If you’re looking to have an independent source of food you can rely on outside of the modern food supply chain, goats are a great choice (as are chickens, pigs and rabbits).


There are some things to take into consideration when selecting goats. First, remember that goats are herd animals, and like to be around other goats. Consider getting at least two, and from the same herd if possible to make the adjustment period easier.

Try and get goats from a similar environment as the one you’re bringing them into. A goat from a small herd will adapt better than one coming from a farm with hundreds of goats (unless, of course, you’re planning on keeping hundreds of goats on your property, then the opposite holds true!) If your goats will spend most of their time outdoors, make sure they are used to this, and vice versa. If your goat was raised on antibiotics, dropping it into a 100% organic environment may be too tough on its system.

If space is limited, look for a smaller breed of goat.

Goats from farms will generally be healthier than those from livestock auctions. The latter will have been exposed to other goats and may have caught something, and may suffer from “shipping fever”.

Registered goats cost more and are more valuable. With them you have assurance that they’re of the breed claimed, and they often have a tattoo or microchip that makes them easier to find if stolen.

Personality wise, goats come in a wide range. Some will be docile and obedient, some will be rebellious and a struggle to handle. When they’re young it will be hard to tell where they fall, and it is kind of a crap shoot. If you’re buying them as an adult, keep in mind you’re likely getting one that leans to the latter- owners tend to keep their good ones.

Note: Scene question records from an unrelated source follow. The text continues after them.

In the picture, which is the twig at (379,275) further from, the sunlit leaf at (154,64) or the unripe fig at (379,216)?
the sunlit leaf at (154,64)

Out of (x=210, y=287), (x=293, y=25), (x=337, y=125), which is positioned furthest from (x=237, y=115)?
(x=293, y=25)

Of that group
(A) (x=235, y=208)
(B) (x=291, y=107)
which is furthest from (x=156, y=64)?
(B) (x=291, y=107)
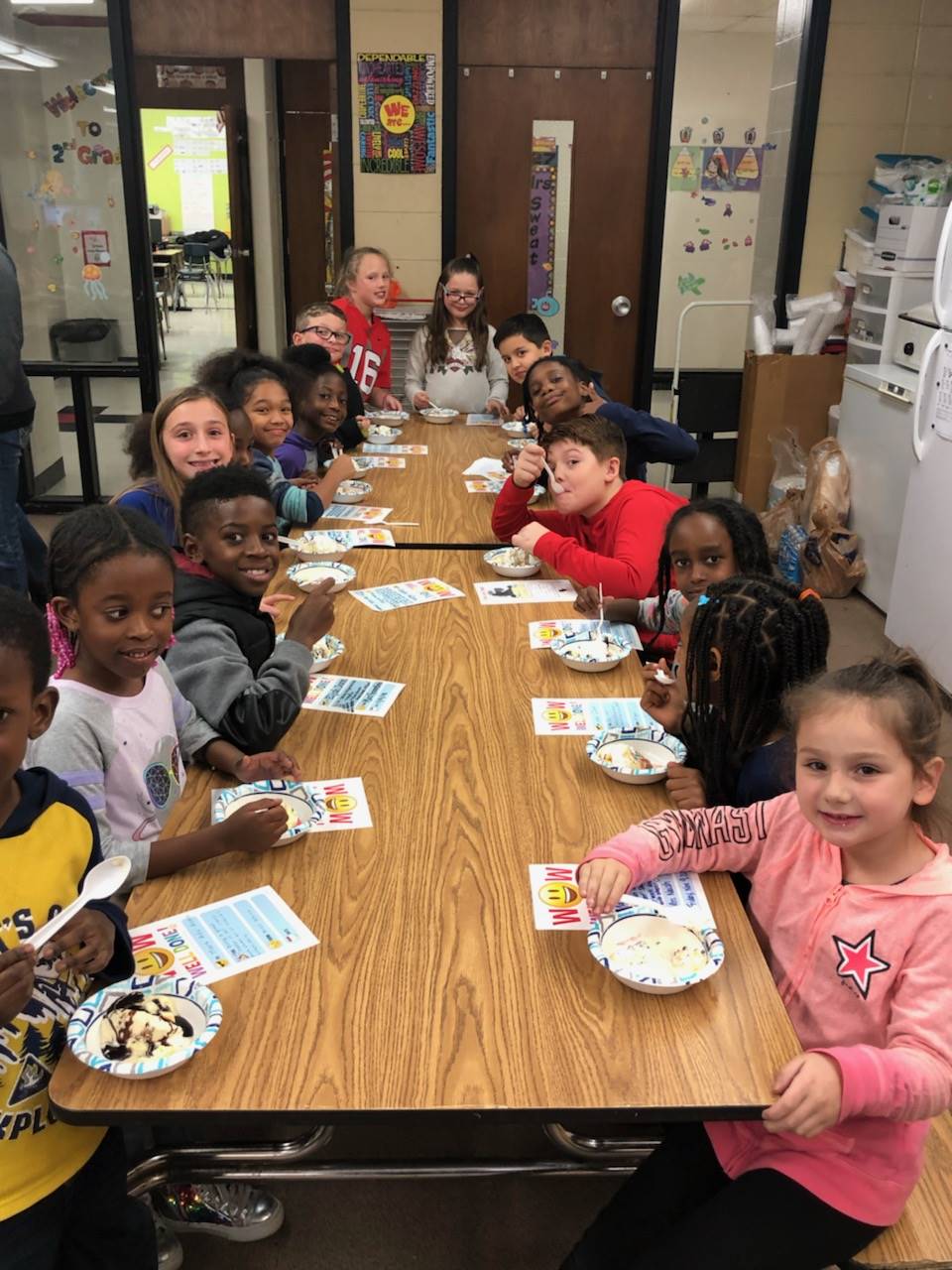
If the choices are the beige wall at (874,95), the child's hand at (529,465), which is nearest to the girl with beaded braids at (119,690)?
the child's hand at (529,465)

Questions to Ask Before Choosing A Goat:

Some questions to consider asking before choosing a goat:

1)      Is the goat registered?

2)      Has it been tested for disease?

3)      What vaccinations has it received?

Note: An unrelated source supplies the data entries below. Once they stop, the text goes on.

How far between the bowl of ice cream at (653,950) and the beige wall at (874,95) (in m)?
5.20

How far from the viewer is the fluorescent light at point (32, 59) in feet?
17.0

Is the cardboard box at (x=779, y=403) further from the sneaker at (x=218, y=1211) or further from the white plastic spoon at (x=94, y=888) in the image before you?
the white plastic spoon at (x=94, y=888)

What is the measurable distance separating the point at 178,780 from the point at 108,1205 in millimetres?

4)      Have there been any health problems or sudden deaths within the goat herd in the past few years?

5)      What was the feeding program?

6)      If you’re raising the goats for meat, milk or fleece, make sure to ask what yields were received in the past.

Best Breeds of Goat

Different goat breeds are good for certain purposes:

1)      Producing Meat: Boer, Spanish and Kiko goats are best for meat.

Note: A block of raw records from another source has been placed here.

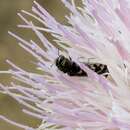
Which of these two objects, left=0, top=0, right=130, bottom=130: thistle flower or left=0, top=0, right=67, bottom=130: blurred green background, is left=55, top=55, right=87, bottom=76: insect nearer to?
left=0, top=0, right=130, bottom=130: thistle flower

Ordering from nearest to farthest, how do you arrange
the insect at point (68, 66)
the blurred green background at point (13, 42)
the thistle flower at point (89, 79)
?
the thistle flower at point (89, 79)
the insect at point (68, 66)
the blurred green background at point (13, 42)

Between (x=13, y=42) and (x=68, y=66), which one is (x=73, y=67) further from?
(x=13, y=42)

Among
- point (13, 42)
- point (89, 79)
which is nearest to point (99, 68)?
point (89, 79)

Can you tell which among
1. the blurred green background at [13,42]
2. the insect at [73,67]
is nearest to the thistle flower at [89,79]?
the insect at [73,67]

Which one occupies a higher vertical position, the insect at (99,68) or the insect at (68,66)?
the insect at (68,66)

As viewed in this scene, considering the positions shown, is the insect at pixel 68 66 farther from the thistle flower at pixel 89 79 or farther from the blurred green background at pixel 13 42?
the blurred green background at pixel 13 42

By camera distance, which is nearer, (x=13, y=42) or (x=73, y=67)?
(x=73, y=67)
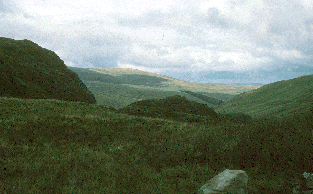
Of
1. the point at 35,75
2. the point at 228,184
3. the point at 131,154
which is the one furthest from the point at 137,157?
the point at 35,75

2)      Producing Dairy: Saanens goats will produce a high volume of lower quality milk; Alpines and LaMacha goats will produce a rich milk; Toggenburgs will produce a thin milk; Nigerian Pygmy goats will produce a creamy milk; Nubian goats will produce milk great for making cheese with.

3)      Producing fleece: Cashmere and Spanish goats produce Cashmere; Angora goats will produce mohair.

4)      As Pets: Pygmy and Dwarf goats make great pets.


Your goats will need shelter from the elements. They will need shade from the sun, and protection from the wind, snow and rain. They also need a place to sleep when the weather is less than ideal. Non-insulated barns are generally enough in most of North America, provided there is no draft in the barn.

Newborns are particularly affected by the cold, so try not to have your goats kid (give birth) during the winter. If they do, bring the kids (baby goats, yes this gets confusing) inside for the first few days.

Over the winter, continuously add a layer of bedding to the bar floor. It will release heat and keep your goats warm during the cold months. In the spring, this stinky mess can be swept out.

Making a Sleeping Shelf

Goats will sleep outside in good weather, but need a place to sleep indoors when it isn’t. Building a sleep shelf in the corner of a barn or garage will give your goats a place to sleep as well as give your kids (DISCLAIMER: your baby goats, not your actual children, please) a place to curl up and not get stepped on.

Here is a great tutorial on how to build one cheaply and easily:



Humans. lol.

Goats are curious creatures, and have many natural predators. As such, you will need to find ways to keep them in, and keep the predators out.

Fencing and Tethering

In most cases you will need some kind of fencing around the areas your goats will graze and frequent in. Be aware that goats will constantly be checking for weak spots in your fence. They can also jump fences up to 4 feet high, sometimes higher. A high fence with some sort of electric wire added is usually the most effective way to keep goats in and predators out.

Tethering your goats is a cheaper alternative, but comes with some issues. First, it doesn’t keep predators away, and now the goats can’t even run away. They become sitting goats (see what  did there?). Second, goats are social creatures. If they’re tethered too far from each other, they will be lonely. Too close, and they’ll constantly become a tangled mess. Also, goats like to climb things, and if there’s something within their reach a tether can inadvertently turn into a noose that hangs your goat. Consider these factors when choosing fencing and/or tethering.

Guardian Animals

Another good idea is to have some kind of animal protector for your herd. Guardian dogs have been used for ages for this purpose. They will bond with the goats and see them as their own, protecting them aggressively.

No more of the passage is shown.